_演習用本文:_
§ §

一方 アグファのRetro系フィルムは、現代になって開発されたポリエステルでできている。
そのため、感光剤の乳剤も 従来品と少し違うようだ。
ハーフトーンから明るい部分の肉乗りがよく、その部分のコントラストは高い。
従来のフィルムや市販の現像液を使用している人からみたら、扱いにくいフィルムということになるだろう。
トーンを豊に出したかったら、軟調からやや軟調な現像液で現像すると、
びっくりするほどの階調性の豊かな写真になる。
しかし、軟調な現像液、今も市販されているだろうか?
自家配合した現像液の利点、自分の好みに合わせ、配合を決めて使えること。
自己責任が基本だが、市販の現像液でも、現像結果までメーカーは保証しないだろう。
上手に使えるかは、その人の問題、メーカーに責任はない。
だったら、自分で配合を決める方が、面白い。
何を入れたか、その効果はどうだったと自分で結果を確認できる。
Retro系フィルムは、軟調(Ⅵ)系か、やや軟調(Ⅰ)系の現像液を使うことが多い。
曇り空でフラットな光の時は、やや硬調(Ⅲ)系もたまには使用する。
硬調(Ⅳ)系、最硬調(Ⅱ)系は 特殊な効果を狙ったとき使用している。
今回はやや軟調な(Ⅰf)と(Ⅱ)を使用する二段現像法で、大崎の夜景を撮ってみた。

(Ⅰf)液で大方の現像を終了、(Ⅱ)液に交換して、更に現像しトーンを調整する。
切り替えのタイミングと、(Ⅱ)液で、どこまで現像を押すかで、トーンは変化する。
暗い部分の黒潰は、この方法で意外とよく防止できる。
明るい部分に対しては現像が過多にはなるが、硬調な現像液だけで現像するより白飽和は少ない。

これは1月5日に撮影した画像。
画像の濃度を合わせて比較してみた。
二段現像のほうが白飽和の度合いは大きいが、目障りというほどではない。

§ §

_保存データ:_
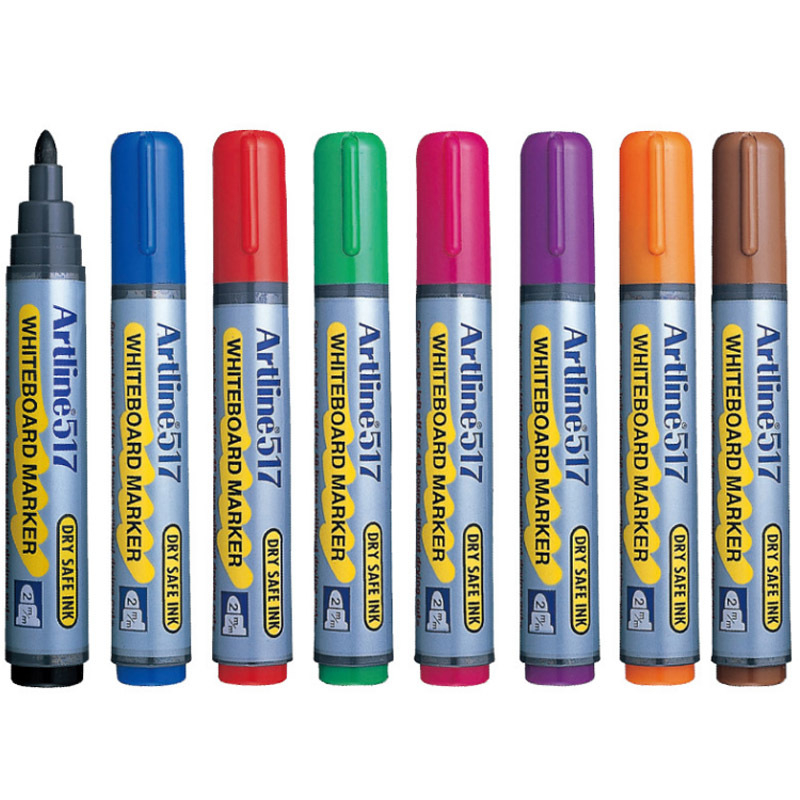 Marker za bijelu ploču, izbrisivi, plastično kućište, širina linije 2 mm, pakirano u kutiji (Brend: Flag; Model: EK-517 EK-519; Namjena: bijela ploča)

§ §

_課題一覧:_
1. フィルム現像に関する本文によると、アグファのRetro系フィルムは何でできているか。
2. フィルム現像に関する本文の最後の文に続けて、その先を書け。
この資料は今回の作業とは無関係である。

_課題別解答:_
1. 現代になって開発されたポリエステルでできている。

2.
ハーフトーンから暗い部分のトーンは、二段現像のほうが良いと思う。(画面右のビルの壁面、「食品街」の文字など)
明るい部分を拡大して比較してみた。

二段現像のほうが明らかに白飽和の度合いは大きい。
銀粒子もでて、ザラつきがあり、細部の解像度も劣っている。
でも明るい電灯の光芒がしっかりと出ていた。
ボーとした電球の輝きがいいか、光芒が放射状に伸びた輝きがいいいか・・・これは好みの問題だが、
そのコントロールを現像液と現像法でコントロールできる。
それは、それで素敵なことではないかと思う。
光芒を出したかったら、それが出るフィルター(クロスフィルター)を買えば済む。
光芒を出したかったら、レタッチソフトに光芒のアプリをいれて画像を加工すればいい。
それは、そうなんだろうが・・・・そうしてしまうと、写真が味気なくなる感じがする。
性分ですかねぁ。

薄暗かった広場も、黒潰せずトーンは出ている。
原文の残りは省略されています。